Chromogranin-A is elevated in pheochromocytomas. It has been identified as autoantigen in type 1 diabetes. A peptide fragment of CgA located in the Vasostatin-1, namely ChgA29-42 has been identified as the antigenic epitope recognized by diabetogenic BDC2.5 T cells from type 1 diabetes prone NOD mice.

It is used as an indicator for pancreas and prostate cancer and in carcinoid syndrome. It might play a role in early neoplastic progression. Chromogranin-A is cleaved by an endogenous prohormone convertase to produce several peptide fragments. See chromogranin A GeneRIFs for references. In immunohistochemistry it can be used to identify a range of neuroendocrine tumours and is highly specific for both benign and malignant cells of this type.

Mass spectrometry data shows that several peptides originating from CHGA (163-194; 194–214; 272–295;) are significantly lower in samples from ulcerative colitis patients compared to control biopsies.

There are considerable differences in the amino acid composition between different species' chromogranin-A . Commercial assays for measuring human CgA can usually not be used for measuring CgA in samples from other animals. Some specific parts of the molecule have a higher degree of amino acid homology and methods where the antibodies are directed against specific epitopes can be used to measure samples from different animals. Region-specific assays measuring defined parts of CgA, CGB and SG2 can be used for measurements in samples from cats and dogs. In dogs, the catestatin concentration showed weak negative associations with left atrial and ventricular sizes and the catestatin concentration showed weak positive associations with blood pressure.

== Variants ==
Variants exist for pancreastatin in various populations of the world.

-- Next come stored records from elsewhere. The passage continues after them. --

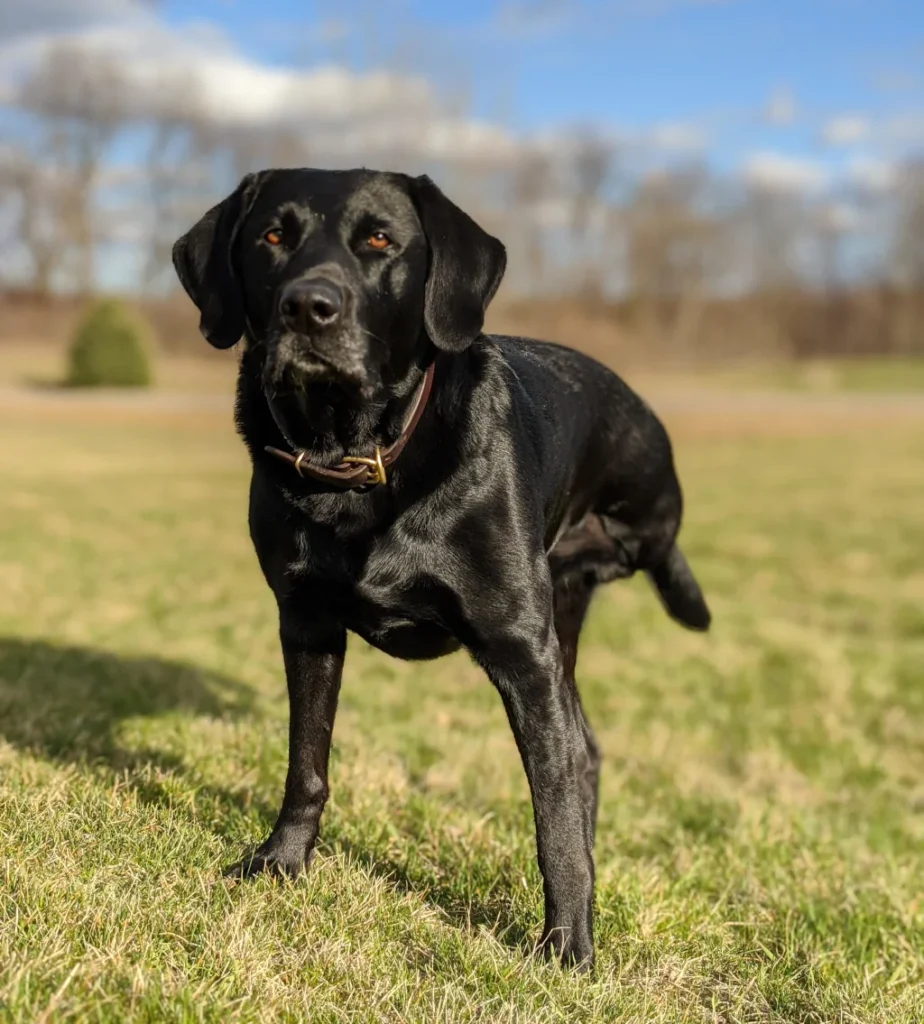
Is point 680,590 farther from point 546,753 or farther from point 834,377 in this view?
point 834,377

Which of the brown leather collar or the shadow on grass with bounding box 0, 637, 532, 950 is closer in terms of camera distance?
the brown leather collar

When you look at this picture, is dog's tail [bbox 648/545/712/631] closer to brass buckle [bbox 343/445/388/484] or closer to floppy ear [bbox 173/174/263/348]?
brass buckle [bbox 343/445/388/484]

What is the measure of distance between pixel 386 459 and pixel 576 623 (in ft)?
4.81

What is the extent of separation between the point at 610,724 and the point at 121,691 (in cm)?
295

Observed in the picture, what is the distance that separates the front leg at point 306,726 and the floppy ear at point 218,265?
82 cm

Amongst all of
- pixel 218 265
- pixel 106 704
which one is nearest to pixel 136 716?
pixel 106 704

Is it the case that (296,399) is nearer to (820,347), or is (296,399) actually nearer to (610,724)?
(610,724)

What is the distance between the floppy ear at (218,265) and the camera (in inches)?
125

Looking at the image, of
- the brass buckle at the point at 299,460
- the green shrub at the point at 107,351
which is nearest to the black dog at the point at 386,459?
the brass buckle at the point at 299,460

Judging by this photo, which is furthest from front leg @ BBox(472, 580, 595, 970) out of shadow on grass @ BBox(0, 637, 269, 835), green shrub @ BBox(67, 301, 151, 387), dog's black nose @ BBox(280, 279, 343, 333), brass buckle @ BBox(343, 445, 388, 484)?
green shrub @ BBox(67, 301, 151, 387)

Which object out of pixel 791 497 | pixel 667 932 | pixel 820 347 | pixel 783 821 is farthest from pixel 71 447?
pixel 820 347

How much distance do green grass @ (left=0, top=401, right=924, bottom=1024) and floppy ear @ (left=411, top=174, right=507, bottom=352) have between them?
4.89 feet

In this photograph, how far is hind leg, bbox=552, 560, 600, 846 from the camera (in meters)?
4.10

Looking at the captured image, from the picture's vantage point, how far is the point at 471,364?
330 cm
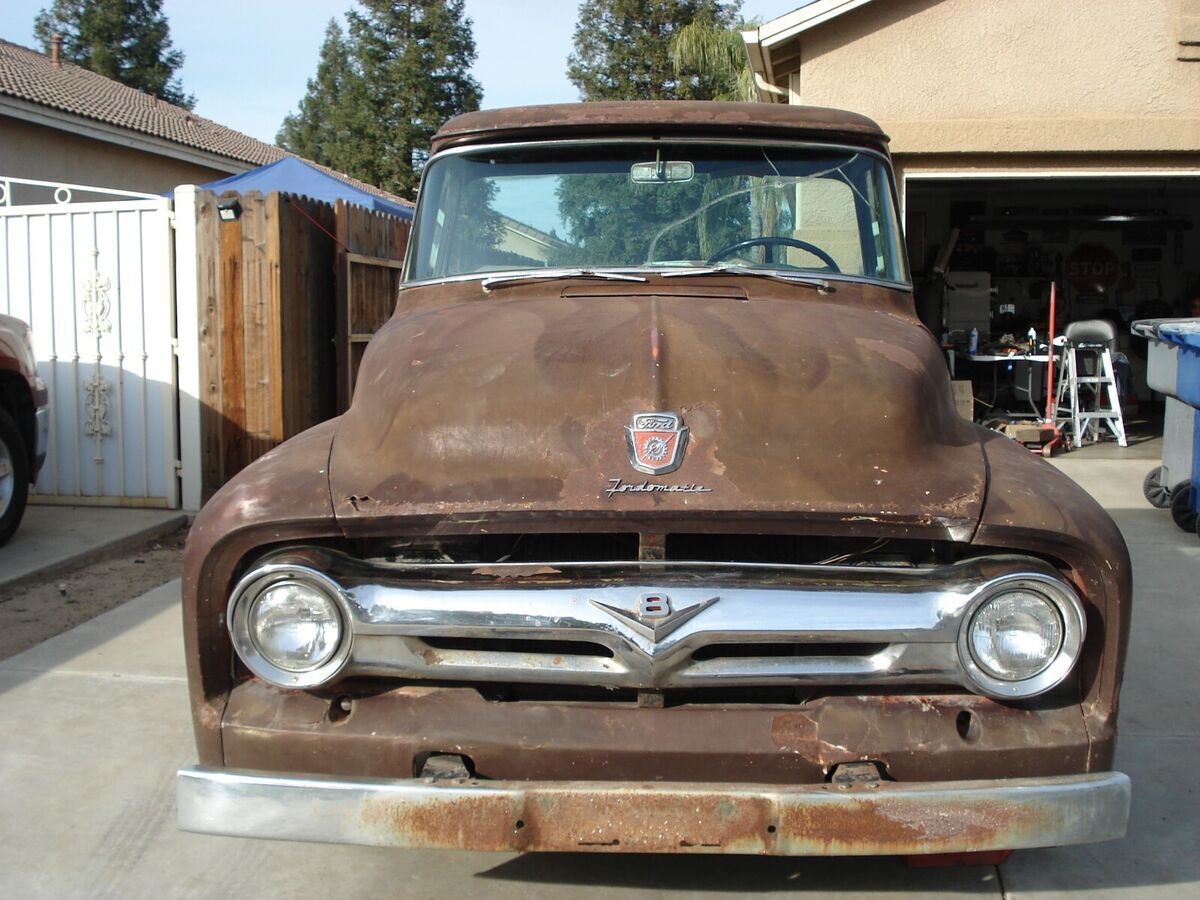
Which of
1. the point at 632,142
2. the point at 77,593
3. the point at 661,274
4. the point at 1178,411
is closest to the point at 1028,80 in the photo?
the point at 1178,411

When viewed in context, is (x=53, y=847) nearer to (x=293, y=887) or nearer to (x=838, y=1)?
Answer: (x=293, y=887)

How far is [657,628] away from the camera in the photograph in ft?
→ 7.97

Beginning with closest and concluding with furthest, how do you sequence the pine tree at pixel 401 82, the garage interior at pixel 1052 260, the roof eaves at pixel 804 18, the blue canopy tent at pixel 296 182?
the roof eaves at pixel 804 18, the blue canopy tent at pixel 296 182, the garage interior at pixel 1052 260, the pine tree at pixel 401 82

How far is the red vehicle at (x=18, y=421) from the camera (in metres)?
6.72

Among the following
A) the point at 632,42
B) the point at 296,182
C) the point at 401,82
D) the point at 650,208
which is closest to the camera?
the point at 650,208

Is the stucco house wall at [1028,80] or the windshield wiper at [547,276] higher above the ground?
the stucco house wall at [1028,80]

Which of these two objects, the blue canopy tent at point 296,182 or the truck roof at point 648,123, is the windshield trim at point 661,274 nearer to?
the truck roof at point 648,123

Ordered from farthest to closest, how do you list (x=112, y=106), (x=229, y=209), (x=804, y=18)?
(x=112, y=106), (x=804, y=18), (x=229, y=209)

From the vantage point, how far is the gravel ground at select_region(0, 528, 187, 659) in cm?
554

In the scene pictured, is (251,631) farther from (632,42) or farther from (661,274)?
(632,42)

The variant Glycine297Serine has been shown to be more potent in inhibiting insulin-induced glucose uptake, resulting in higher risk of insulin resistance and diabetes among carriers of this variant. A team of researchers led by the Indian Institute of Technology Madras has found that the Glycine297Serine variation was present in approximately 15 percent of Indian and other South Asian populations.